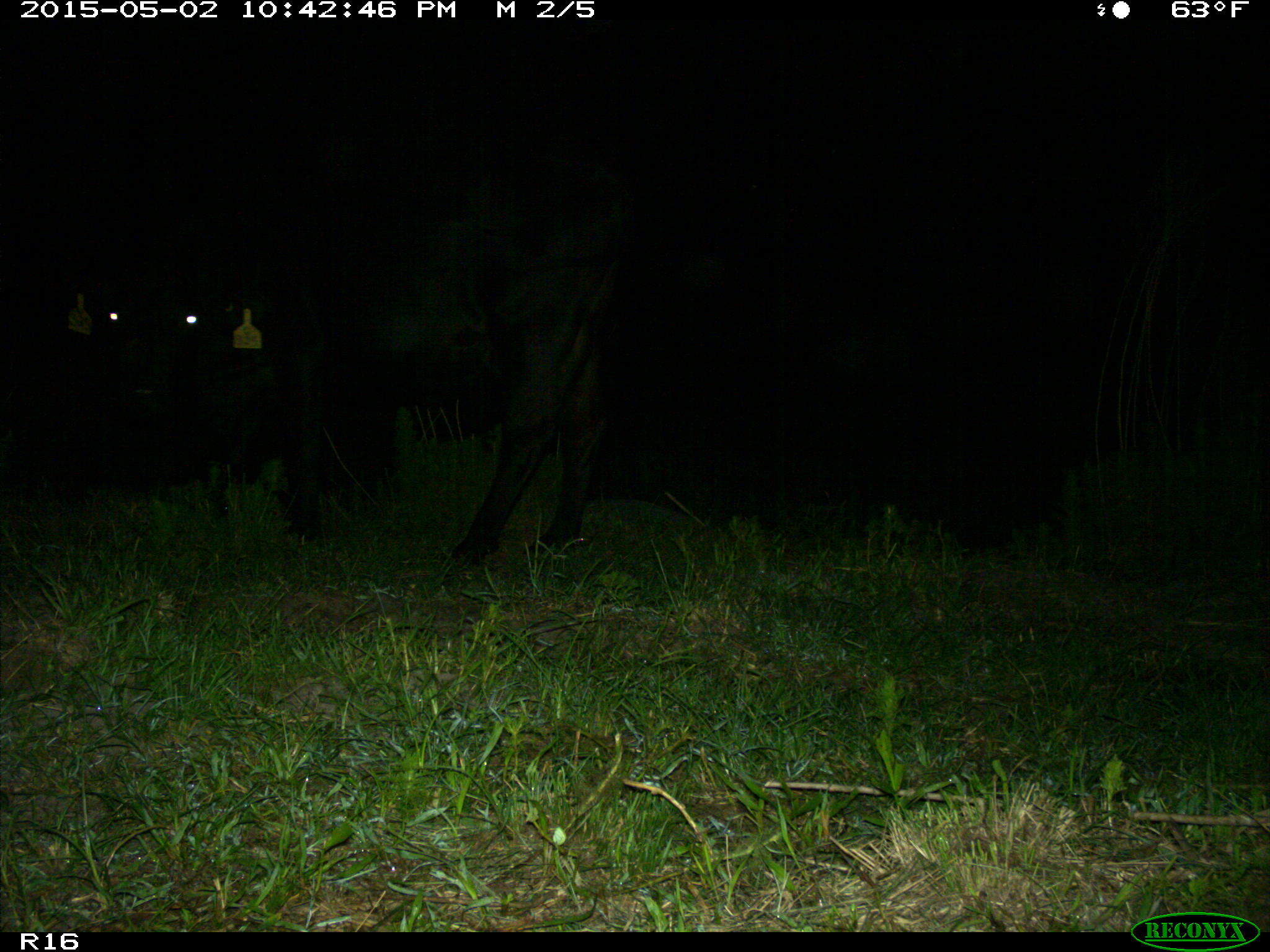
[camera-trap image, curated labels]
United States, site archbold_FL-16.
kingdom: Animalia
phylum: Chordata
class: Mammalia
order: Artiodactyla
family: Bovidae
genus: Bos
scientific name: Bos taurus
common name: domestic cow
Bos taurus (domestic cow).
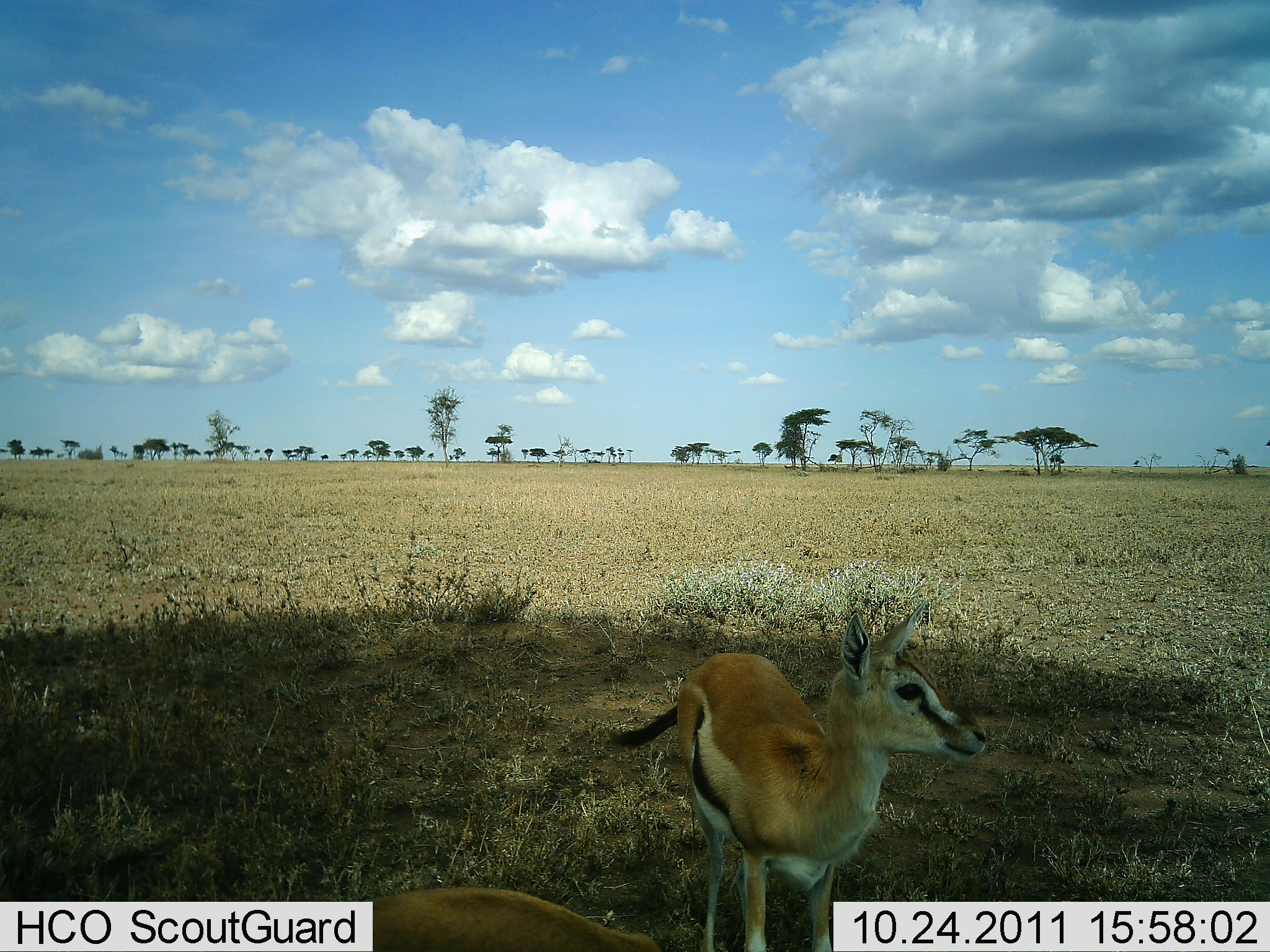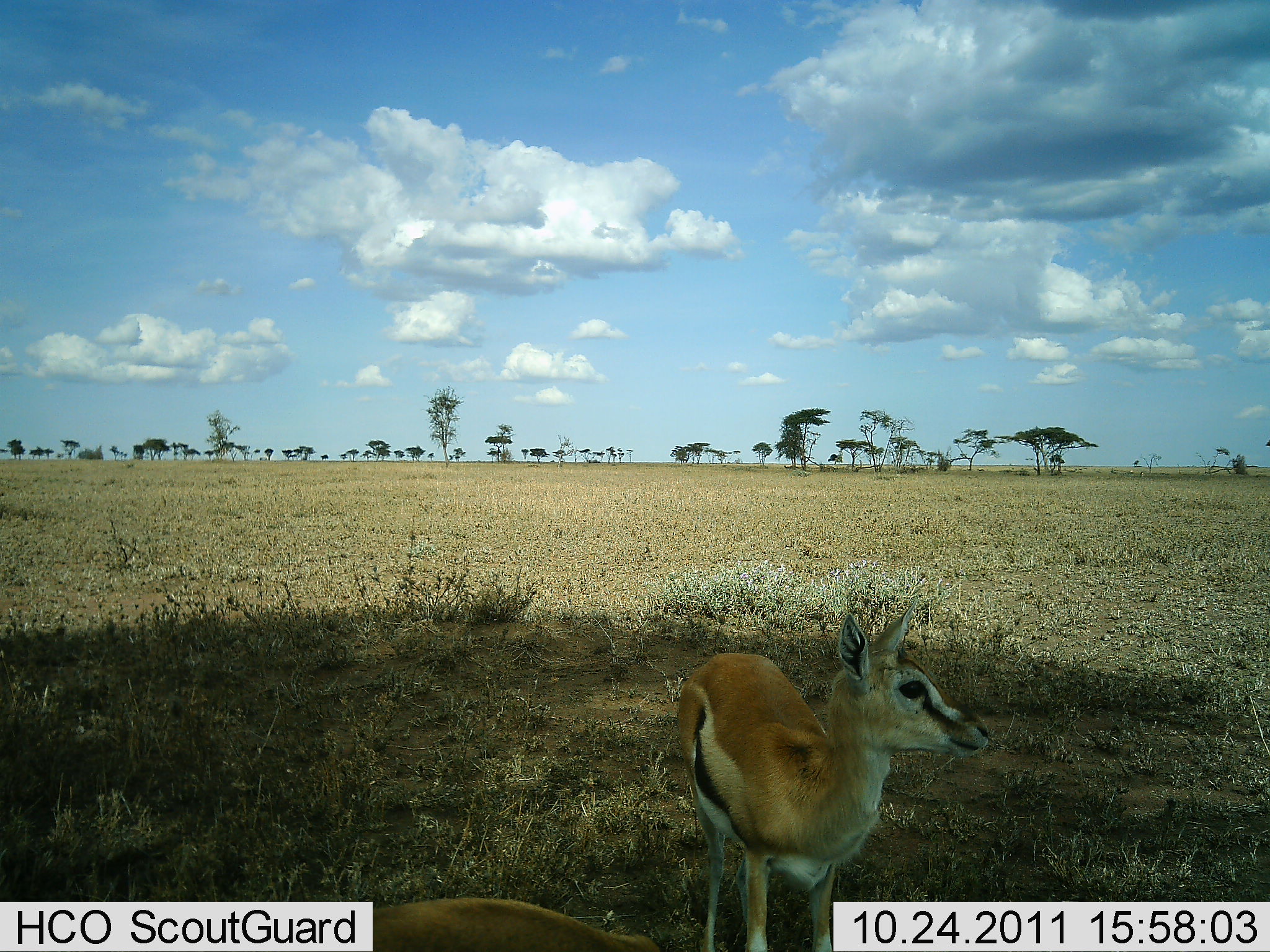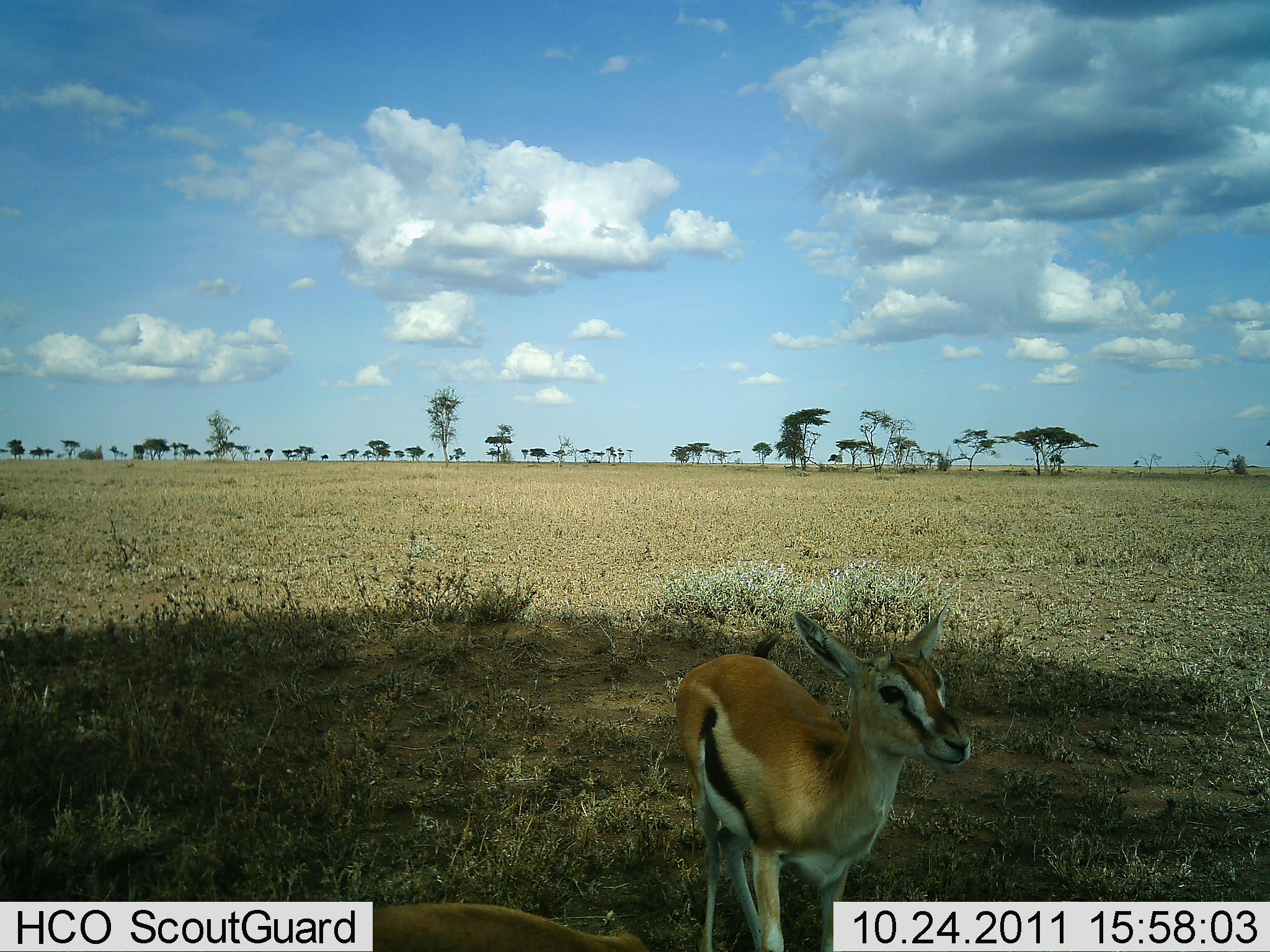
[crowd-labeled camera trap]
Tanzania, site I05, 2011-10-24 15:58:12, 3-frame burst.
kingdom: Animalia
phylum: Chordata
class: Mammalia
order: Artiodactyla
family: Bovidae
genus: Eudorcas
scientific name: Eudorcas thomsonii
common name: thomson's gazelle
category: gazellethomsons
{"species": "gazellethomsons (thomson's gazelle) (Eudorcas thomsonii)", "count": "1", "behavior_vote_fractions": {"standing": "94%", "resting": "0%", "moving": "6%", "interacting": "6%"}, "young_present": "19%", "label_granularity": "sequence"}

__________________________________________________

> **Exercise aim**: Without the pictures, retype all of the data above exactly.

> **Solution**:
[camera-trap image, curated labels]
United States, site archbold_FL-16.
kingdom: Animalia
phylum: Chordata
class: Mammalia
order: Artiodactyla
family: Bovidae
genus: Bos
scientific name: Bos taurus
common name: domestic cow
Bos taurus (domestic cow).
[crowd-labeled camera trap]
Tanzania, site I05, 2011-10-24 15:58:12, 3-frame burst.
kingdom: Animalia
phylum: Chordata
class: Mammalia
order: Artiodactyla
family: Bovidae
genus: Eudorcas
scientific name: Eudorcas thomsonii
common name: thomson's gazelle
category: gazellethomsons
{"species": "gazellethomsons (thomson's gazelle) (Eudorcas thomsonii)", "count": "1", "behavior_vote_fractions": {"standing": "94%", "resting": "0%", "moving": "6%", "interacting": "6%"}, "young_present": "19%", "label_granularity": "sequence"}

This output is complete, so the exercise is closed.